*FRAGMENTO DEL TEXTO:*

Hay creatividad. Repartida, fragmentada, separada por largos períodos de repetición y elementos familiares, pero la hay  En uno de los instantes, visitamos un microdiorama japonés, un bosque conquistado por la nieve del invierno y el fuego de la venganza, cuyo corazón es una casita en la que le hacemos una práctica de kintsugi a las cicatrices abiertas del futuro. Más adelante, sintonizamos el espectrograma del cosmos, armando una melodía que es el testimonio de su nacimiento, sus primeros sollozos que rebotaron entre las semillas de las estrellas. Hay una ciudad hecha de ojos y perspectivas en la que la narrativa de la novela gráfica resuena con la dialéctica del videojuego; llevándonos por un sendero de viñetas que son formas de enmarcar la noche. Hay un duelo psicofónico en el ojo de un sistema solar ferroviario y una hilera de rascacielos que va aterrizando mientras le dibujamos música al vacío. Pero después, ensombrecidas por una gruesa capa de abstracción, están las metáforas rotas de las que hablé con Maquette. Está el diseño que usa el amarillo para llevarte de la mano, pero que desaparece cuando un acertijo eleva su complejidad performativa hasta puntos en los que se hace necesario consultar el walktrough. Y los comentarios en esos walktroughs me dicen que no soy el único, con gente que le invirtió horas a un solo puzzle, y que, rendida, acudió a estos puntos digitales de encuentro. Esa carrerilla que mencionaba al principio se ve abruptamente interrumpida, frenada en seco por un estilo que es tan nómada como sedentario. Porque cuando los engranes de la visualidad, la sonoridad y la mecanicidad embonan y confluyen, algo encaja en nuestro cerebro, como un encuentro entre dos componentes interplanetarios que no debían cruzarse, pero que se cruzan para explotar y dar a luz una nueva forma de sí mismos, una continuación en forma de ruptura.

*DATOS REGISTRADOS:*
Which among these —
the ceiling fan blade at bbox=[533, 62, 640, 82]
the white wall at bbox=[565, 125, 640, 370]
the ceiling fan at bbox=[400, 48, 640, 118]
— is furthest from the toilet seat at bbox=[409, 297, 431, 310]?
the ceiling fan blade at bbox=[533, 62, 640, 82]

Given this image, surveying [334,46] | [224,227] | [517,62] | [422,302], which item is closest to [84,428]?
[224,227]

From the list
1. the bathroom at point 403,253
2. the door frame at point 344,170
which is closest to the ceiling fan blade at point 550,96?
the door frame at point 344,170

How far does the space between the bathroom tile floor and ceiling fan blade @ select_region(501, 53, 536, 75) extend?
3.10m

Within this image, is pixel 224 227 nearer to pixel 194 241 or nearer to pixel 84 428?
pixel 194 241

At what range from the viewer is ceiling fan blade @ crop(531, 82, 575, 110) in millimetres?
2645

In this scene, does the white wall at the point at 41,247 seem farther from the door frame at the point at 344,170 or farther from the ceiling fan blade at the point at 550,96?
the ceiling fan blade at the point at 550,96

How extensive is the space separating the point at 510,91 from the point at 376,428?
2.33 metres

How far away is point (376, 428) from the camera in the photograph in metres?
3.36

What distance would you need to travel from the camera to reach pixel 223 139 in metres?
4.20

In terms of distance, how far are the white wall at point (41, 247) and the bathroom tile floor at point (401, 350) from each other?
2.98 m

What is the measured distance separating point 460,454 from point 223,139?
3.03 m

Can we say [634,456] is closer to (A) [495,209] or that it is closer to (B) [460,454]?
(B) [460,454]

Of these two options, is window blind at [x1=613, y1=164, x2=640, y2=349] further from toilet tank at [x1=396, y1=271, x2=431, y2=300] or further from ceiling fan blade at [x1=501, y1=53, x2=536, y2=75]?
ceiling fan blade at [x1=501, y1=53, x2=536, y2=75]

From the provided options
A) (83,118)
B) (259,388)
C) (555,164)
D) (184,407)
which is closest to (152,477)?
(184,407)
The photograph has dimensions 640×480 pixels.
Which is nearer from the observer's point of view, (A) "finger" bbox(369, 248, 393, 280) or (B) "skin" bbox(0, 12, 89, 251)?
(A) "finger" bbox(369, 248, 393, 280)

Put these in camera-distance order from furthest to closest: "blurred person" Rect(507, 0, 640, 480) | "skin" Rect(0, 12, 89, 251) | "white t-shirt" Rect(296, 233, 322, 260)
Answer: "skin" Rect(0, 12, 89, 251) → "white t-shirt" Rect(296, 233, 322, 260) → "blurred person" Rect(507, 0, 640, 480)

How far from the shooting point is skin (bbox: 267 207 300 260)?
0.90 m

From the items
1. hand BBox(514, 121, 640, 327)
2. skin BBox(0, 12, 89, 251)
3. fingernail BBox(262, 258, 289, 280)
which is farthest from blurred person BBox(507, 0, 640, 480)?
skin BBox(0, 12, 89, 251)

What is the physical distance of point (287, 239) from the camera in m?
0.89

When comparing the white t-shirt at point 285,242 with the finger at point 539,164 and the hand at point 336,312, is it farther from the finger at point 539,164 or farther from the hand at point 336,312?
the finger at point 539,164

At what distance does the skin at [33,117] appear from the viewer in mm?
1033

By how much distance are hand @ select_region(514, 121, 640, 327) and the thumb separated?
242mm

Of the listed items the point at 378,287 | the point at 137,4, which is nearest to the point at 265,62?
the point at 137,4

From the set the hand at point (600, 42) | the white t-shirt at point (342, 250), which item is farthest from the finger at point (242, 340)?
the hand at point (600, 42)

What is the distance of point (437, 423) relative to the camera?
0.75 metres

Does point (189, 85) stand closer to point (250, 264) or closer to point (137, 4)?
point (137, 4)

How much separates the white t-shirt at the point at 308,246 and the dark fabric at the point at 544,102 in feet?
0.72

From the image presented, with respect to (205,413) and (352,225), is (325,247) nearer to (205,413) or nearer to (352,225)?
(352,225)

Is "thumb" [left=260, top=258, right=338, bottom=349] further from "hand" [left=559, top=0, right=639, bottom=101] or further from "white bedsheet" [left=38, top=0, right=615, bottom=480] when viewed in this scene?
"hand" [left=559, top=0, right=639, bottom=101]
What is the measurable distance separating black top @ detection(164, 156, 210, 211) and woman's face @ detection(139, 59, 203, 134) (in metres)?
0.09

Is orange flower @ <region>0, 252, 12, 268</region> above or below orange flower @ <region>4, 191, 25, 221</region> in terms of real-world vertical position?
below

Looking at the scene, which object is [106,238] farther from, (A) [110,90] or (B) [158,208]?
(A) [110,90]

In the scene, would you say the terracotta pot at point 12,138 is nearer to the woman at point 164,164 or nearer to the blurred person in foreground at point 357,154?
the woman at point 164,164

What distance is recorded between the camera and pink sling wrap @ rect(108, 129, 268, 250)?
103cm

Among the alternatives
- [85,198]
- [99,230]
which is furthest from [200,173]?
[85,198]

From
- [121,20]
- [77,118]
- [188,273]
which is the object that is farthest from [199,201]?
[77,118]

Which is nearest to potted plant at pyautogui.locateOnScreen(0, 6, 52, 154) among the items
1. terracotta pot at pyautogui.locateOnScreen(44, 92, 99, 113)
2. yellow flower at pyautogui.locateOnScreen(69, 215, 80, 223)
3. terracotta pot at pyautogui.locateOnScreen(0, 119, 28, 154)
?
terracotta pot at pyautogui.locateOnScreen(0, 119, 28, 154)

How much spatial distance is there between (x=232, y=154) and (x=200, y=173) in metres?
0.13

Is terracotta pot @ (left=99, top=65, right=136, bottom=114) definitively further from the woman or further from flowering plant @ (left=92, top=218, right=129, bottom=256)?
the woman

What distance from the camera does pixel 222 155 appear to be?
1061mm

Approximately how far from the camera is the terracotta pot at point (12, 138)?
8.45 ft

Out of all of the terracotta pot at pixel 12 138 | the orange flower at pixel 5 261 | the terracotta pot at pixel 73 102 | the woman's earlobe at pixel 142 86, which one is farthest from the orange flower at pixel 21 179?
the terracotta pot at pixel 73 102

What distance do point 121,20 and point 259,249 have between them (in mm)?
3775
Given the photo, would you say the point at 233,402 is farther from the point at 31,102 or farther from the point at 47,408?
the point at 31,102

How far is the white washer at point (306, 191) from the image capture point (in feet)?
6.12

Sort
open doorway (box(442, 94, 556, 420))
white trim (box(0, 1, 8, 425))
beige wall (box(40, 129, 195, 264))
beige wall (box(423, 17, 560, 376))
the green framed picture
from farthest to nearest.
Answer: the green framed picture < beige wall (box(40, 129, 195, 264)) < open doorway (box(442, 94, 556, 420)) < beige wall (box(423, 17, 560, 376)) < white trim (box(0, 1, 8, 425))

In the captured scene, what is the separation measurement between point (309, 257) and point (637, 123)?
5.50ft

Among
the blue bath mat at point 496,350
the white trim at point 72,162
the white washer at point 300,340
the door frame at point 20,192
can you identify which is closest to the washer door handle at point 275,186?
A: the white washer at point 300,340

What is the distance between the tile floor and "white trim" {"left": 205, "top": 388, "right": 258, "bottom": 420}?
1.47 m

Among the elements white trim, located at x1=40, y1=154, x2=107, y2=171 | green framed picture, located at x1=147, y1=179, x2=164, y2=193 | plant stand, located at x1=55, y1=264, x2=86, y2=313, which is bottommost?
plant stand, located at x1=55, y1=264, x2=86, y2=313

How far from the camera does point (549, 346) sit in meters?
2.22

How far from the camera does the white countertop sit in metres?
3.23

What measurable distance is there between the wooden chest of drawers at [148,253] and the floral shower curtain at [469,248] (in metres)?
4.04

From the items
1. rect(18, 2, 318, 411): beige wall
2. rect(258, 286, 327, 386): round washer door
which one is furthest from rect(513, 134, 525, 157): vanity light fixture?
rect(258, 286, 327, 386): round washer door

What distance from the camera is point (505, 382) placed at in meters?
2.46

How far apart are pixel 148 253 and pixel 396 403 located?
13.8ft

* * *

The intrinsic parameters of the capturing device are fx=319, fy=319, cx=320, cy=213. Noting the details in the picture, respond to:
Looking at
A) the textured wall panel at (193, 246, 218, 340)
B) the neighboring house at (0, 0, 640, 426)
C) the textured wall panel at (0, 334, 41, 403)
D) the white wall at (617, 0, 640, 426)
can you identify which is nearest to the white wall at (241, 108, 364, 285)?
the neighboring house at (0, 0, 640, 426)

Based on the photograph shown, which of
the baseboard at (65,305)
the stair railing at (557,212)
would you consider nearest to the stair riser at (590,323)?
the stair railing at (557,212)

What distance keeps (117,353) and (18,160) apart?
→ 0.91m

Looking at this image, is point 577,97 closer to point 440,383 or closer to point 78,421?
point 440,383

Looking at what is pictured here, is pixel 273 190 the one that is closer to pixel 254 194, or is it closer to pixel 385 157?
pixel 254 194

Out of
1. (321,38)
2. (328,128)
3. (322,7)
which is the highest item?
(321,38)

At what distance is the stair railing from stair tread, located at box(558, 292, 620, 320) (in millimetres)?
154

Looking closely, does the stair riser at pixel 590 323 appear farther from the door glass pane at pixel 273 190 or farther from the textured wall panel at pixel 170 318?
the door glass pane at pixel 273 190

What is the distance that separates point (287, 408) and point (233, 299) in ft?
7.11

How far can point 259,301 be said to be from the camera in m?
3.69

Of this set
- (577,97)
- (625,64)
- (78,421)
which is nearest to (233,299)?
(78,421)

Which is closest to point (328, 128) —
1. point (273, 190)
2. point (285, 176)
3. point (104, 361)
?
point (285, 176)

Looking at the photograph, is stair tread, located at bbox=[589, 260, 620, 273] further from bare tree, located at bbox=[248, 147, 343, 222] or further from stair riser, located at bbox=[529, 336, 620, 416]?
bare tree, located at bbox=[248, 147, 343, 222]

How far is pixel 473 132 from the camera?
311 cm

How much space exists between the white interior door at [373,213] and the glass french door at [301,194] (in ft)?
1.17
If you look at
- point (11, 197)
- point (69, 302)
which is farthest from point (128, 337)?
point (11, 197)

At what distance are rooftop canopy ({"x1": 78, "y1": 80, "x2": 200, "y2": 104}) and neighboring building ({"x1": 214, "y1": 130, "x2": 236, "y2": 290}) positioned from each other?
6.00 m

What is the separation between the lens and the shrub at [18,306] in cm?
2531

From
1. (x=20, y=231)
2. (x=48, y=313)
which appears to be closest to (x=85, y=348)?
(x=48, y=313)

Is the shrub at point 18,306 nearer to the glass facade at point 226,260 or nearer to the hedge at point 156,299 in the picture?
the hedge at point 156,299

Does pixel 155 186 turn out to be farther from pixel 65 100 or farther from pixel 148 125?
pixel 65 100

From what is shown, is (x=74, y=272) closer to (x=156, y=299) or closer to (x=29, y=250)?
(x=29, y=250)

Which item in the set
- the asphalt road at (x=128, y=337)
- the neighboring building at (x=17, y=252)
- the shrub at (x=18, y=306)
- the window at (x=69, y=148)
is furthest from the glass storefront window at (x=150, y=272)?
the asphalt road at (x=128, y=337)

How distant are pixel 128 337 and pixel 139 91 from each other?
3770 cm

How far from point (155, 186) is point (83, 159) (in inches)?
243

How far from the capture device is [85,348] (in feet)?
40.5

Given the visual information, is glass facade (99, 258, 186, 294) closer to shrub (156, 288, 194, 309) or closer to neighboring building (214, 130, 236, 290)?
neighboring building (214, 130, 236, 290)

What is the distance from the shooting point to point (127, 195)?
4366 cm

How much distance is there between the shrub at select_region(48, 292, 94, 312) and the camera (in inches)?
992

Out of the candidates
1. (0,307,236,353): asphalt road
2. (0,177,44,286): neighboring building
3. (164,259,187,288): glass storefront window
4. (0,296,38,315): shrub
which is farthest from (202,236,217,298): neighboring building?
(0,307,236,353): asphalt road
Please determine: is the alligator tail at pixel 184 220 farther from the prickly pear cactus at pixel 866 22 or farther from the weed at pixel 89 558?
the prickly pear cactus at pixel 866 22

==

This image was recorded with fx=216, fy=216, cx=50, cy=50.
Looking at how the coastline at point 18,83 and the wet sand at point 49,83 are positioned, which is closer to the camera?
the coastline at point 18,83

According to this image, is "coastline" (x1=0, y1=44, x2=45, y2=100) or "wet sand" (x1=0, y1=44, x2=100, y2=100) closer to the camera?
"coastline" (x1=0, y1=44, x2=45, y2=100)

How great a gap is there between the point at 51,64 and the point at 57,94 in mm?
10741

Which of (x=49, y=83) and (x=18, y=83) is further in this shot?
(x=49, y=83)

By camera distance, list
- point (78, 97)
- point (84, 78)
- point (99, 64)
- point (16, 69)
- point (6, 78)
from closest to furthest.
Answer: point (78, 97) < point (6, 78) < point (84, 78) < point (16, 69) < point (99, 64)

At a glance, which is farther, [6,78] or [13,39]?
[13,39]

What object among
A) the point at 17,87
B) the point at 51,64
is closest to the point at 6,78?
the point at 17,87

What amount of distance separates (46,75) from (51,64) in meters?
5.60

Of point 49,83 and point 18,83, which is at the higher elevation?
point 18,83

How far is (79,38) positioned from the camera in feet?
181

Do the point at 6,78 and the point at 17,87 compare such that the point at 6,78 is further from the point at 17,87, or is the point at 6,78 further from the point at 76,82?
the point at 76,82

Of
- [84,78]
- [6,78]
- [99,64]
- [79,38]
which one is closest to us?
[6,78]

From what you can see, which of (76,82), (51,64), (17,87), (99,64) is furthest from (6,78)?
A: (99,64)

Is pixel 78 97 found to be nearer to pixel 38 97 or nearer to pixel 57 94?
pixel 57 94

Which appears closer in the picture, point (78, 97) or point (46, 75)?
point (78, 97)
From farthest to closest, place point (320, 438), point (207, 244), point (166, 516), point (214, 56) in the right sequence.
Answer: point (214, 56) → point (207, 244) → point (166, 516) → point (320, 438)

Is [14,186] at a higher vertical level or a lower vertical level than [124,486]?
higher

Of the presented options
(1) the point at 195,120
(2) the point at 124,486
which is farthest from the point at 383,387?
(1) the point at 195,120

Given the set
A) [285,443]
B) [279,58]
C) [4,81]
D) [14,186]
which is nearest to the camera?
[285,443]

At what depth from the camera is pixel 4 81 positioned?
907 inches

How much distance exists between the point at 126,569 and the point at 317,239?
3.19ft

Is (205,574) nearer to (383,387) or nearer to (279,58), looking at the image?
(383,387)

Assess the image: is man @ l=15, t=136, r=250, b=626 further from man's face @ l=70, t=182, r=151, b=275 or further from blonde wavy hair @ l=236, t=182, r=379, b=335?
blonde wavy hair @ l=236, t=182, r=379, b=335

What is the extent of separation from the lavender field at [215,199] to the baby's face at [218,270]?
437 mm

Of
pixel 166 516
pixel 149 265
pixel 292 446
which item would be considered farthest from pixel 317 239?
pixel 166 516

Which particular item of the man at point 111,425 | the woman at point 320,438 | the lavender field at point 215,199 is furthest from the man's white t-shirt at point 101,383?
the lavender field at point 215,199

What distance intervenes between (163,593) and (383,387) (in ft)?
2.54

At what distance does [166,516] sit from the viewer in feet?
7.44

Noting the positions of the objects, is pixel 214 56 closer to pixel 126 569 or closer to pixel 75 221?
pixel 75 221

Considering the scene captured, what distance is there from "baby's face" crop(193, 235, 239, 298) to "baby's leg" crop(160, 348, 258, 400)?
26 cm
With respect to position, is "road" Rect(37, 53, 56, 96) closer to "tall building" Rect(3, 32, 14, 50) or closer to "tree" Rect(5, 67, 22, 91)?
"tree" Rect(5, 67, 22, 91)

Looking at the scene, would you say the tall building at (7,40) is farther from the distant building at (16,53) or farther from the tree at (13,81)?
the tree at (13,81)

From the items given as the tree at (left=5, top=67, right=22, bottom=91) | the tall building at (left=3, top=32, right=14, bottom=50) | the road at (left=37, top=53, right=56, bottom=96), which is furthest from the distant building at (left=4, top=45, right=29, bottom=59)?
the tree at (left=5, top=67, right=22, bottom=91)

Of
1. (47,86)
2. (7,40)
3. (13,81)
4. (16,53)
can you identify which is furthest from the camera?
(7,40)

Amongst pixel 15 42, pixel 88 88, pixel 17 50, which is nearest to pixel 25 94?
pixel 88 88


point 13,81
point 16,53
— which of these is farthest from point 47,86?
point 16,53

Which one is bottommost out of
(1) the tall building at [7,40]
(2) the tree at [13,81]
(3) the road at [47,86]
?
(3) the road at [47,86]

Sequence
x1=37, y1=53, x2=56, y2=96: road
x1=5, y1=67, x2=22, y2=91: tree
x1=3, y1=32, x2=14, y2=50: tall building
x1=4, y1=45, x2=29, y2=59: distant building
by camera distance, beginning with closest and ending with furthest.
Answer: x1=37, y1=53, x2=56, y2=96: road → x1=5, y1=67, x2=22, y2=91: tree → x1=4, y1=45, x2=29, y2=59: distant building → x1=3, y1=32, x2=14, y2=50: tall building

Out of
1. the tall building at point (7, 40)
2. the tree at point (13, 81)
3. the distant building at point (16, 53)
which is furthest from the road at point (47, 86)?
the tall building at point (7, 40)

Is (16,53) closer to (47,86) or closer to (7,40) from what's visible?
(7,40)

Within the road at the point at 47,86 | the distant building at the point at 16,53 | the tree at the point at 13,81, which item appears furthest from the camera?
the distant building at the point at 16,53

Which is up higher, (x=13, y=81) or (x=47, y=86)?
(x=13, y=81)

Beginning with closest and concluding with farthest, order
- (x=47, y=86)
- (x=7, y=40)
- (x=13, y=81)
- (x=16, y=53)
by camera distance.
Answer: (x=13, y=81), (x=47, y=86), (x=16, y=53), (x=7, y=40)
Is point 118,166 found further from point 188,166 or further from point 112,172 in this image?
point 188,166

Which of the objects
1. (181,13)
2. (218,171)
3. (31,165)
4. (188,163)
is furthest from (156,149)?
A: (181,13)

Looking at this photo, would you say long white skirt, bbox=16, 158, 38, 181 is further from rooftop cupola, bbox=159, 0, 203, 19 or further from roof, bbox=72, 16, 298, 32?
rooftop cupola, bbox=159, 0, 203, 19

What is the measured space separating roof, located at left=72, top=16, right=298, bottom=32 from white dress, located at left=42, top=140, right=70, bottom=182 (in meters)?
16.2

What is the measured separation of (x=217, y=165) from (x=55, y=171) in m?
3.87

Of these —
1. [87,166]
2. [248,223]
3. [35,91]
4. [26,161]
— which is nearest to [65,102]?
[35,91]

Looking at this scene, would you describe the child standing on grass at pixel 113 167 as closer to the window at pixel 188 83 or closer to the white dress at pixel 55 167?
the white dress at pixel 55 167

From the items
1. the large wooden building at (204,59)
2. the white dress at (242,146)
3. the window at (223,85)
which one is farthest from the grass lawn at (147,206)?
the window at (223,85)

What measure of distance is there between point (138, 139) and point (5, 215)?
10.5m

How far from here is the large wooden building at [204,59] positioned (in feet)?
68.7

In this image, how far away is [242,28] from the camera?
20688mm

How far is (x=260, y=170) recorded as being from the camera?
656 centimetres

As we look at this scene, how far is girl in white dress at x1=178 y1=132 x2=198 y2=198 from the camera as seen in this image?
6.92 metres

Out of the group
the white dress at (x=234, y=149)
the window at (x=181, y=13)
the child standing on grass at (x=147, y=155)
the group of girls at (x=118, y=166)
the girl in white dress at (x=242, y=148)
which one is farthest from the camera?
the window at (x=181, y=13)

*LA TAREA:* Sigue escribiendo el texto sobre el videojuego de acertijos a partir de su última oración.

*RESULTADO:*
Esta ruptura acude al rescate en la recta final. El juego se desentiende de sus bases, se sale de sus fronteras, y funciona. Un poema emerge de entre todas sus capas de lenguaje plastificado, un significado que se refleja en cada centímetro de la pantalla; se lee, se recita, se siente y se juega. Y los colores danzan sobre un vacío inducido al trance, un viaje lisérgico cosmológico, la alucinación del tiempo mirándose a sí mismo suceder, una y otra vez, en todos los lugares y en todas las consciencias. El desdoblamiento del reloj dentro de aquellos que lo inventaron, que lo identificaron en sí mismos, que lo sintieron surgir al cazar a la criatura eterna, al tomar una venganza feudal en contra del mañana, al convertir el brillo de la metrópolis en sonido, y al evitar que todo esto sucediese, bajando y subiendo unas escaleras metafísicas. Se desbaratan los epígrafes científicos, los patrones, los laberintos cíclicos, remplazados por el ahora, sustituidos por el aquí. Y no puedo evitar la sensación de que valió la pena, de que este juego fue valiente, de que imaginó y volvió real una constelación de cosas que no deberían serlo, que flotaban, inertes, en el abismo subconsciente de un grupo de desarrolladores rebeldes.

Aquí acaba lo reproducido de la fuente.